● **What you need to do**: Working from the records below, repeat exactly the lines starting at the line that contains "[camera trap, volunteer-labeled]" and ending at the line that contains "label granularity: sequence-level", inclusive.

● **Records provided**:

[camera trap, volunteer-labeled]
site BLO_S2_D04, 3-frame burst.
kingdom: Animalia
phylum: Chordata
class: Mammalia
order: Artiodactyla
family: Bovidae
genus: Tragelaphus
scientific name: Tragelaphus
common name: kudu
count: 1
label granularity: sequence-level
...
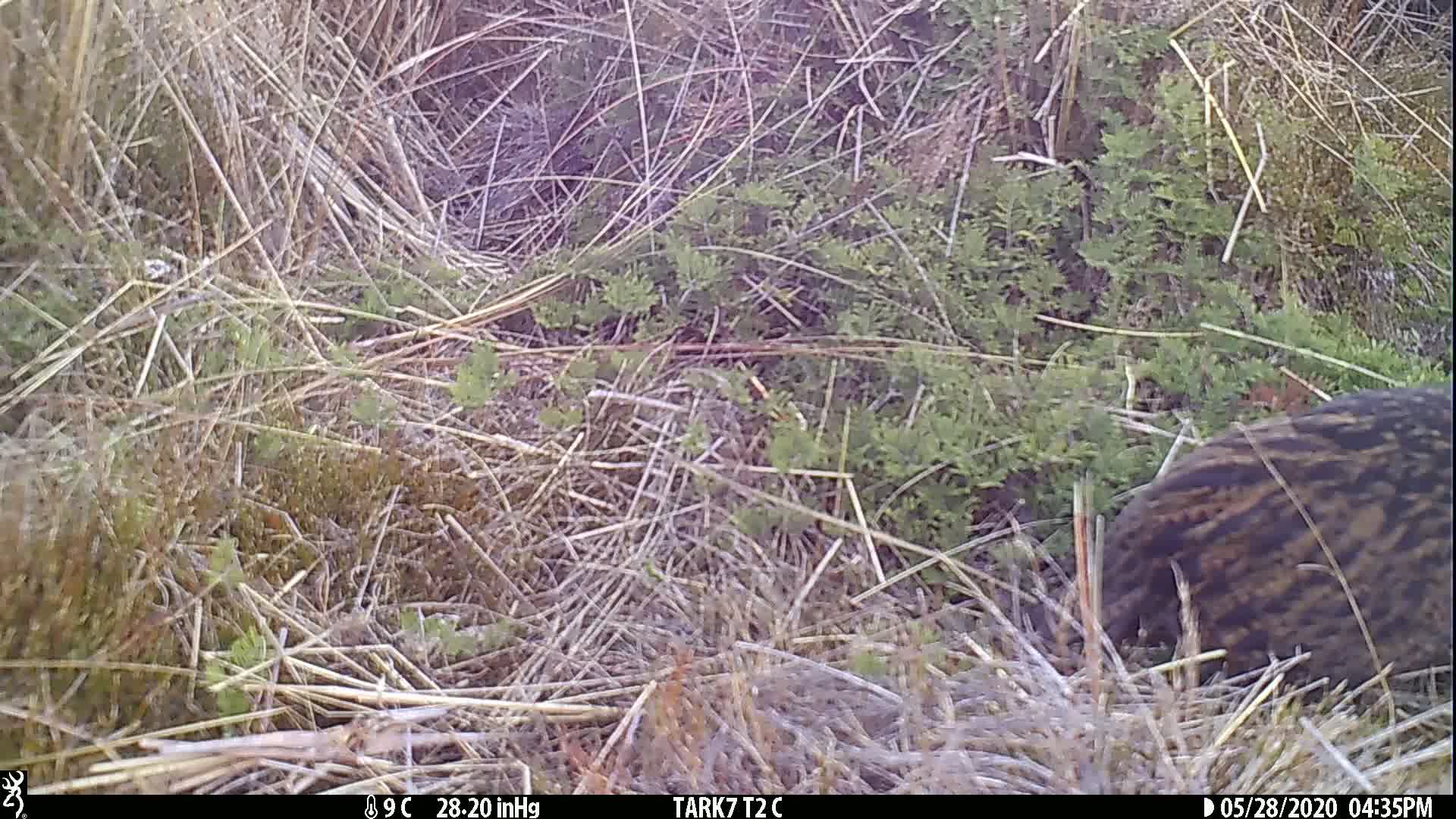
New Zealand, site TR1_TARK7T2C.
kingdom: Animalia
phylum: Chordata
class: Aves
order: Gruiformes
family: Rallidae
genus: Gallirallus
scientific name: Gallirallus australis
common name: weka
==
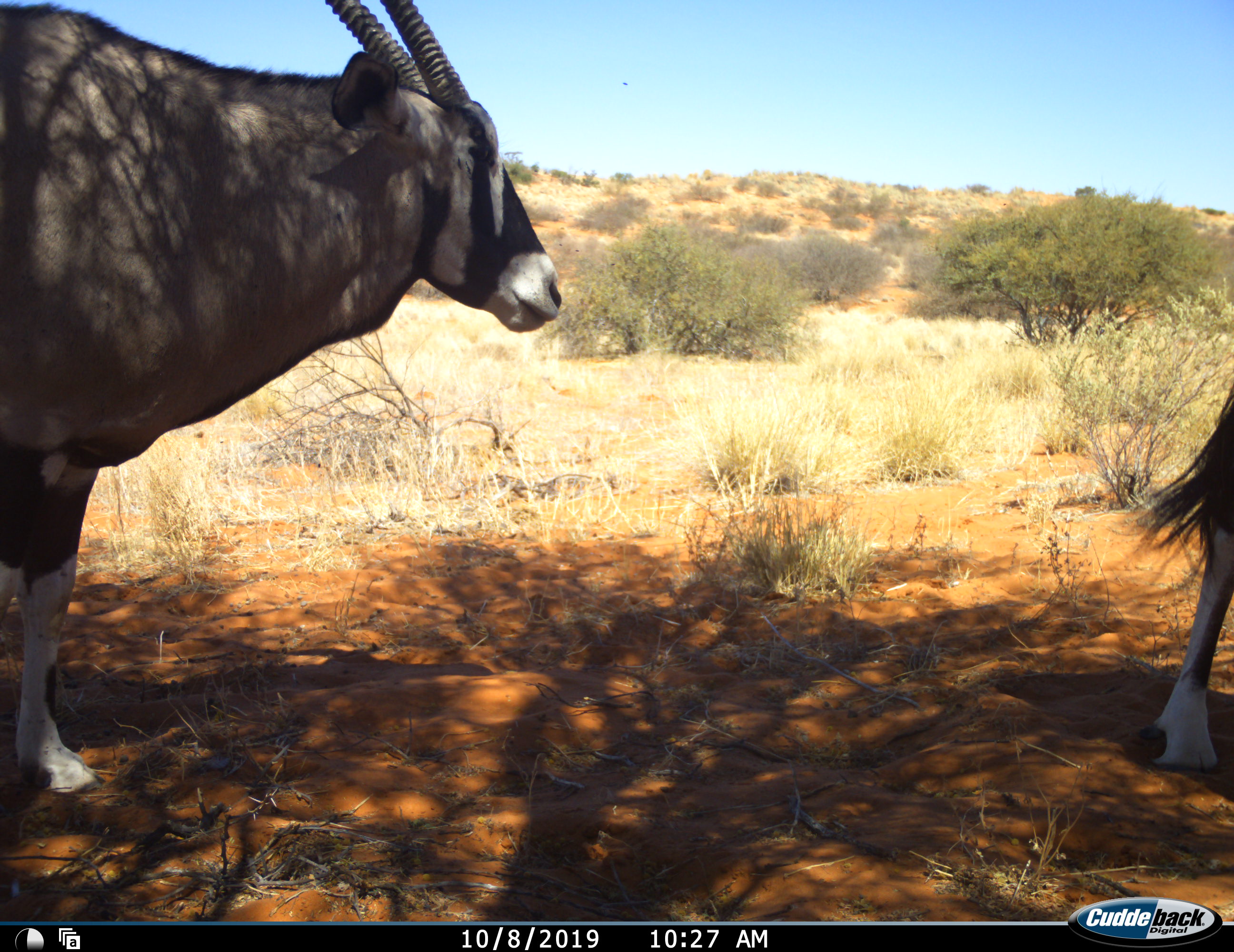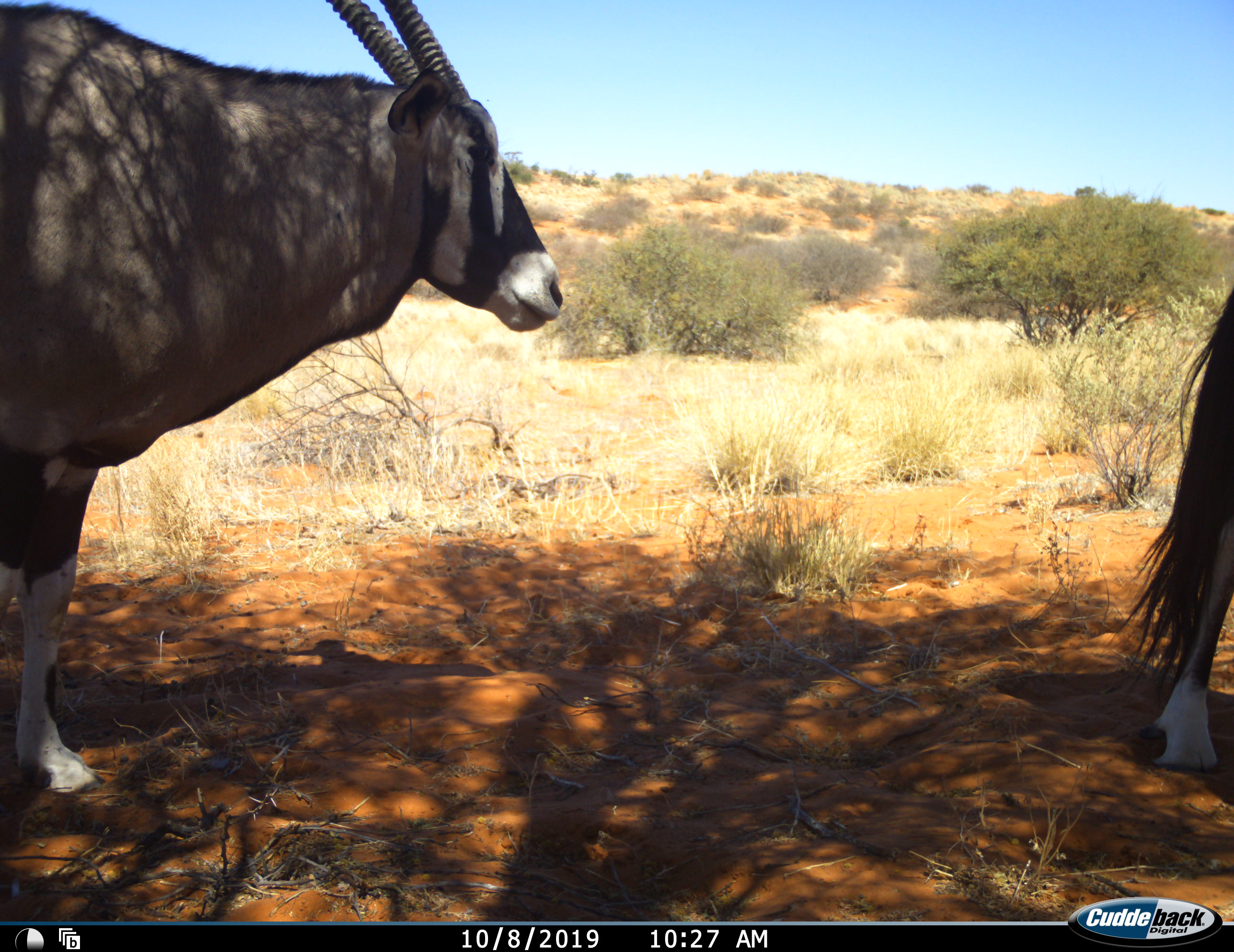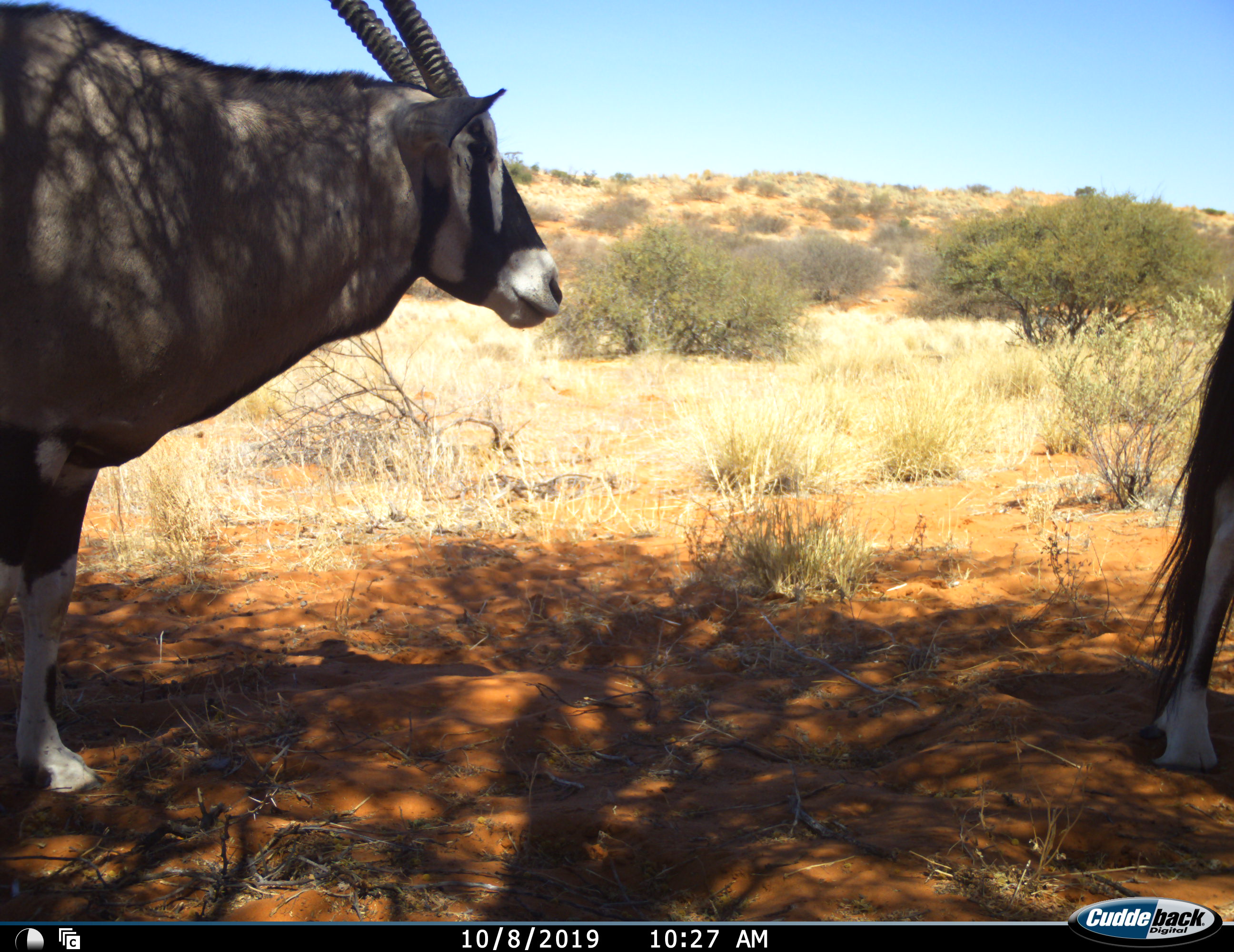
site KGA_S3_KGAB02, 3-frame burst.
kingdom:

● **Result of this task**:
[camera trap, volunteer-labeled]
site BLO_S2_D04, 3-frame burst.
kingdom: Animalia
phylum: Chordata
class: Mammalia
order: Artiodactyla
family: Bovidae
genus: Tragelaphus
scientific name: Tragelaphus
common name: kudu
count: 1
label granularity: sequence-level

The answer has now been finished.